TEXT PASSAGE ▸
GoGuardian is a student monitoring software. Its company with the same name was founded in 2014 and based in Los Angeles, California. The company's services monitor student activity online, filter content, and alert school officials to possible suicidal or self-harm ideation.

GoGuardian's access to private data has concerned parents and scholars, and the company has been accused of overreach.

Product history 
GoGuardian was founded in 2014 and is based in Los Angeles, CA. Its feature set includes computer filtering, monitoring, and management, as well as usage analytics, activity flagging, and theft recovery for ChromeOS devices. GoGuardian also offers filtering functionality for third-party tools such as YouTube.

On June 2015, GoGuardian reported it was installed in over 1,600 of the estimated 15,000 school districts in the United States.

In January 2015, Los Angeles Unified School District (LAUSD) chose GoGuardian to support their 1:1 device rollout program. This provides LAUSD device tracking and grade-level-specific filtering, and facilitates compliance with the Children's Internet Protection Act (CIPA).

In September 2015, the company released GoGuardian for Teachers, a tool to monitor student activity and control student learning. In January 2016, GoGuardian announced the launch of Google Classroom integration for GoGuardian for Teachers.

In May 2018, GoGuardian was acquired by private equity firm Sumeru Equity Partners and appointed Tony Miller to their board of directors.

In August 2018, GoGuardian launched Beacon, a software system installed on school computers that analyzes students' browsing behavior to alert people concerned of students at risk of suicide or self-harm.

In November 2020, GoGuardian merged with Pear Deck.

Student privacy
GoGuardian products allow teachers and administrators to view and snapshot students' computer screens, close and open browser tabs, and see running applications. GoGuardian can collect information about any activity when users are logged onto their accounts, including data originating from a student's webcam, microphone, keyboard, and screen, along with historical data such as browsing history. This collection can be performed whether students connect from school-provided or personally-owned devices. Parents have raised privacy concerns over this data collection, claiming the software is spyware.

In 2016, researcher Elana Zeide raised the concern that the use of GoGuardian software for suicide prevention, though "well-meaning", could result in "overreach". Zeide further noted that legitimate personal reasons could motivate a student to wish to search for sensitive information in private. According to Zeide, this concern is compounded by the fact that school devices may be the only devices for lower-income students. American School Counselor Association ethics chair Carolyn Stone said that GoGuardian's ability to track web searches conducted at home is "intrusive" and is "conditioning children to accept constant monitoring" as normal.

INFORMATION SUPPLIED ▸
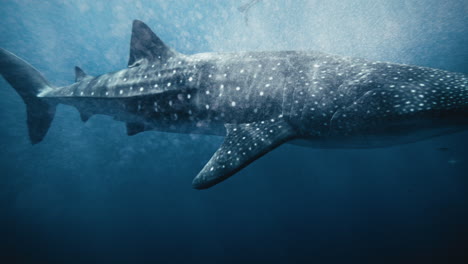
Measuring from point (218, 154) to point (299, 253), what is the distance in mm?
30753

REQUIREMENTS ▸
A – Translate this sentence from the GoGuardian text into Spanish: "GoGuardian's access to private data has concerned parents and scholars, and the company has been accused of overreach."
B – Reproduce a stretch of the GoGuardian text word for word, beginning at the words "GoGuardian is a" and stopping after "or self-harm ideation.".

SOLUTIONS TO THE PROBLEMS ▸
A – El acceso de GoGuardian a datos privados ha preocupado a padres y académicos, y la empresa ha sido acusada de extralimitarse.

B –
GoGuardian is a student monitoring software. Its company with the same name was founded in 2014 and based in Los Angeles, California. The company's services monitor student activity online, filter content, and alert school officials to possible suicidal or self-harm ideation.